Instructions to follow >>
Answer these questions from the excerpt on nanoscale surface morphology and cartilage tissue engineering:
1. Besides the limited number of studies, what heterogeneity may prevent the comparison of results?
2. Within what diameter range do nanotubes improve chondrogenic differentiation of stem cells?
3. What do large nanoparticles of 300–1200nm diameter promote?

Text excerpt >>
====================

There are limitations to this systematic review study. Although a systematic literature search was conducted and enrollment in this systematic review was completed prior to the completion of data extraction, the limited number of studies and the heterogeneity of experimental designs and observational metrics may prevent the comparison of results and affect the outcomes. Due to these reasons, we cannot determine the optimal nanoscale surface morphology for promoting chondrogenic differentiation of stem cells in vitro.
Conclusion
In vitro studies suggest that nanoholes, nanogrills, nanoparticles with a diameter of 10–40nm, nanotubes with a diameter of 70–100nm, nanopillars with a height of 127–330nm, and hexagonal nanostructures with a periodicity of 302–733nm on the surface of substrates/scaffolds significantly improve cell adhesion, growth, and chondrogenic differentiation of stem cells compared to the smooth/unpatterned ones through increasing integrin expression. Large nanoparticles in 300–1200nm diameter promote pre-chondrogenic cellular aggregation. However, the limited number and heterogeneity of current studies hinder the determination of the optimal nanoscale surface morphology to promote chondrogenic differentiation of stem cells. Moreover, due to the need for studies on the interaction between different nanomorphology parameters and cellular receptors, future research should focus more on this area to investigate the detailed mechanisms. The application of surface topographic modifications, piggybacking small biological molecules, coatings, or novel materials opens new opportunities for the design of scaffolds/substrates in cartilage tissue engineering. Future work needs to focus on the precise control of the sizes and types of nanoscale morphologies, the synergistic effects of the composite treatment of nanomorphologies and other factors, and the evaluation of the mechanical properties, degradability, durability, and biocompatibility of the fabricated nanostructures. More standardized and comprehensive reports of nanoscale surface morphology are needed to better understand the topographical influences on chondrogenesis by scaffolds/substrates for cartilage regeneration, with in vivo studies required for translating findings to clinical applications.

====================

Scene geometry reasoning data
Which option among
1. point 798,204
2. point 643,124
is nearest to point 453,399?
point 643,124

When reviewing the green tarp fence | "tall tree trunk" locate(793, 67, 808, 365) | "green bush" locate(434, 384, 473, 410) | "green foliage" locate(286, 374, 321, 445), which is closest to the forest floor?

====================

Solution to the exercise >>
1. The heterogeneity of experimental designs and observational metrics.
2. 70–100nm.
3. Pre-chondrogenic cellular aggregation.